I have no idea what a government shutdown is. The whole concept baffles me, as does American politics in general. From what I can gather, the people are publicly represented by two different political parties that each work for the same small shadowy group of billionaires that controls the country. The job of the political representatives is to distract the people from the fact that this is happening by constantly arguing with each other and pitting the people against each other, thereby offering the population the illusion of freedom and choice.
Anyway, as several people are by now aware, the United States government was shut down for a couple of weeks recently. Again I have no idea what this means, but I imagine the two political parties accidentally got themselves into some kind of irreversible self-perpetuating argument loop.

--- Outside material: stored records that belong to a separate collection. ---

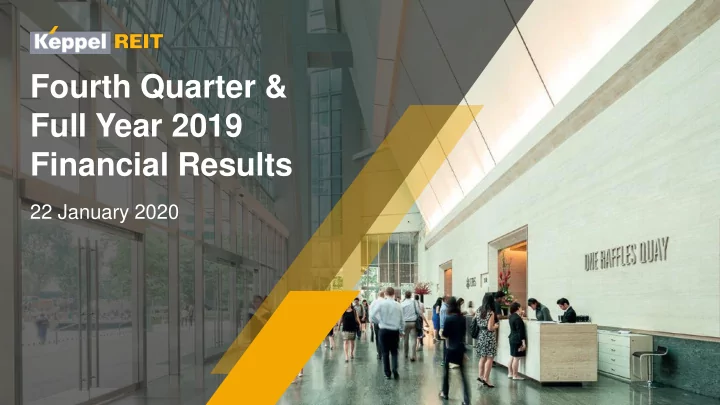 Keppel REIT

Fourth Quarter & Full Year 2019 Financial Results

22 January 2020

ONE RAFFLES QUAY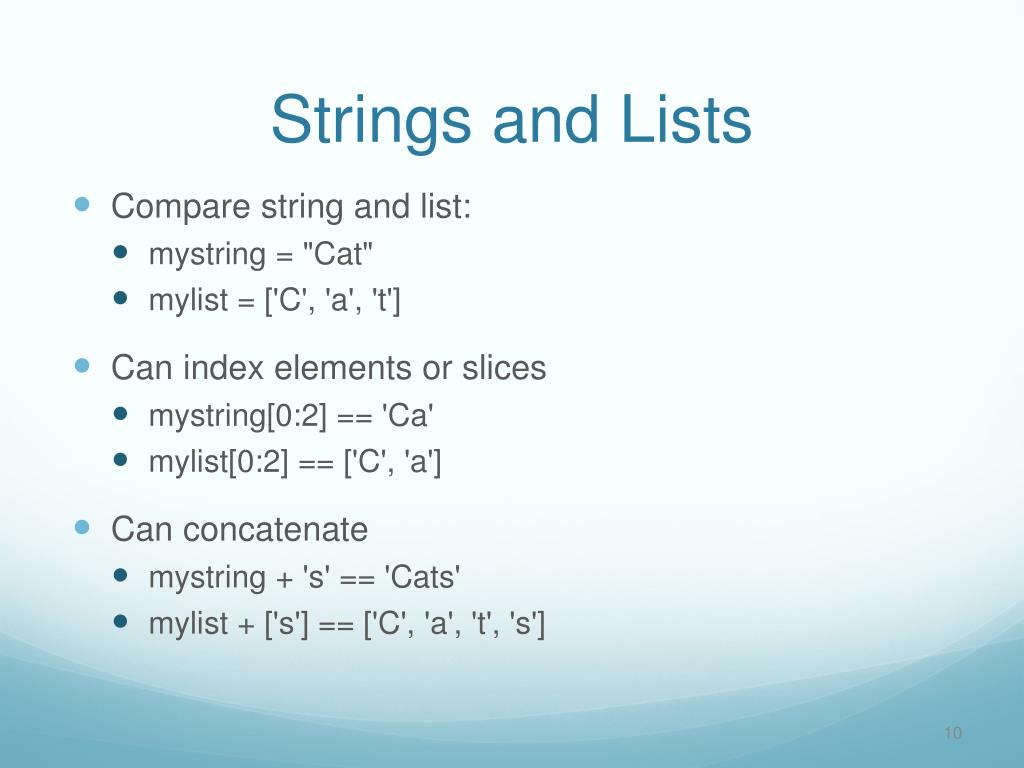 Strings and Lists

- Compare string and list:
  - mystring = "Cat"
  - mylist = ['C', 'a', 't']
- Can index elements or slices
  - mystring[0:2] == 'Ca'
  - mylist[0:2] == ['C', 'a']
- Can concatenate
  - mystring + 's' == 'Cats'
  - mylist + ['s'] == ['C', 'a', 't', 's']

10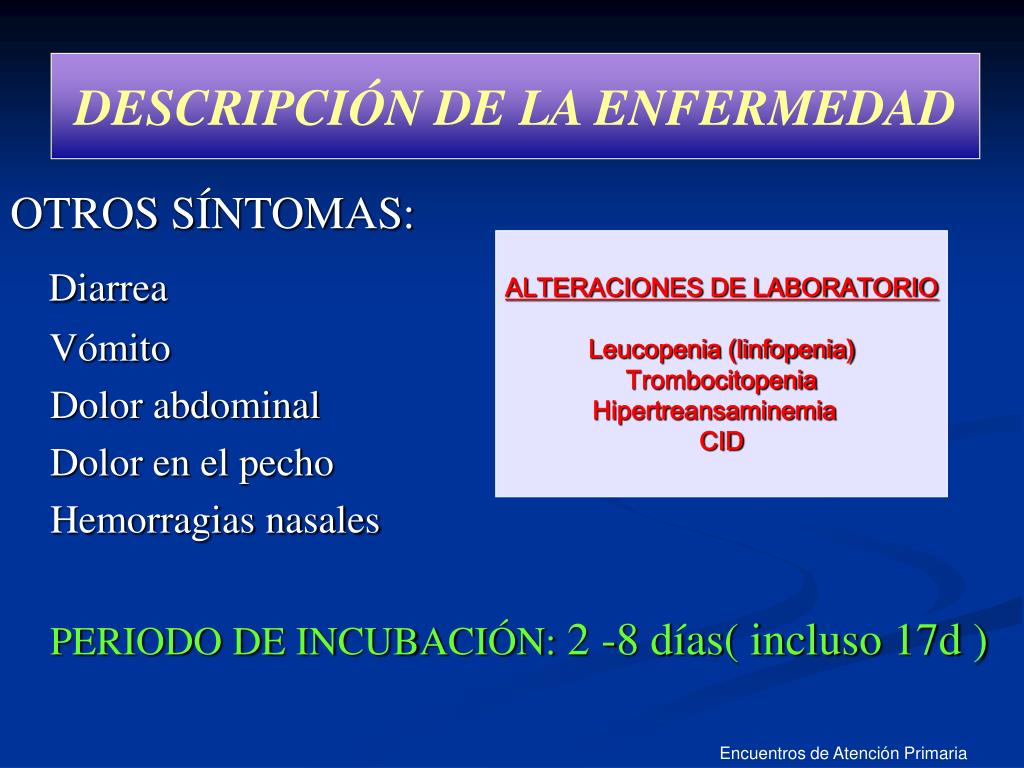 DESCRIPCIÓN DE LA ENFERMEDAD

OTROS SÍNTOMAS:

Diarrea
Vómito
Dolor abdominal
Dolor en el pecho
Hemorragias nasales

ALTERACIONES DE LABORATORIO

Leucopenia (linfopenia)
Trombocitopenia
Hipertreansaminemia
CID

PERIODO DE INCUBACIÓN: 2 -8 días( incluso 17d )

Encuentros de Atención Primaria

Devoid of logic, the debate spiraled out of control so the politicians went outside to the fuse box, turned the country off and told everyone to go home (for an even deeper analysis of American politics, please visit a different website).
Ratings agency Standard and Poors estimates that the cost to America was $1,500,000,000 per day during the 16 day shutdown, which ended on October 16. I think 1.5 billion dollars a day (a bit over a million dollars a minute) is kind of a lot of money but luckily I’m wrong about that because eventually the politicians decided to end the shutdown and avoided a debt crisis. For reasons I don’t understand a lot of the politicians were very unhappy about this.
A debt crisis is apparently not a very serious kind of crisis in the world’s richest country, which somehow owes $17,000,000,000,000 to other, less wealthy countries. Again, seventeen trillion dollars may seem like a lot of money (after all, that’s 1,015,000,000,000,000,000,000,000 in 2008 Zimbabwe dollars), but it isn’t really, when you consider that all of the world’s major economies are also trillions of dollars in debt. I’m not an economist so I’m not sure how every country can be simultaneously buried in debt, or why it doesn’t really seem to matter. I would have thought that someone somewhere must have some money, but it turns out that I’m just naive, and most of the world’s money doesn’t actually exist. This is quite fortunate for the countries of the world – if the money is an imaginary construct, then so is the debt.
All of this explains then why the latest US government shutdown (which apparently had something to do with the fierce nationwide debate over Obamacare vs The Affordable Care Act which, as it turns out, are the same thing) is no big deal, nor was the resulting loss of 24 billion more dollars that weren’t there to begin with. After all, 1.5 billion dollars per day isn’t much money – it’s less than the US daily military expenditure, which has been going on for somewhat longer than 16 days. The fact that I myself would have to continue working as a teacher for another 33,840 years to earn one day’s worth of American military spending is just a gentle reminder that I chose the wrong profession.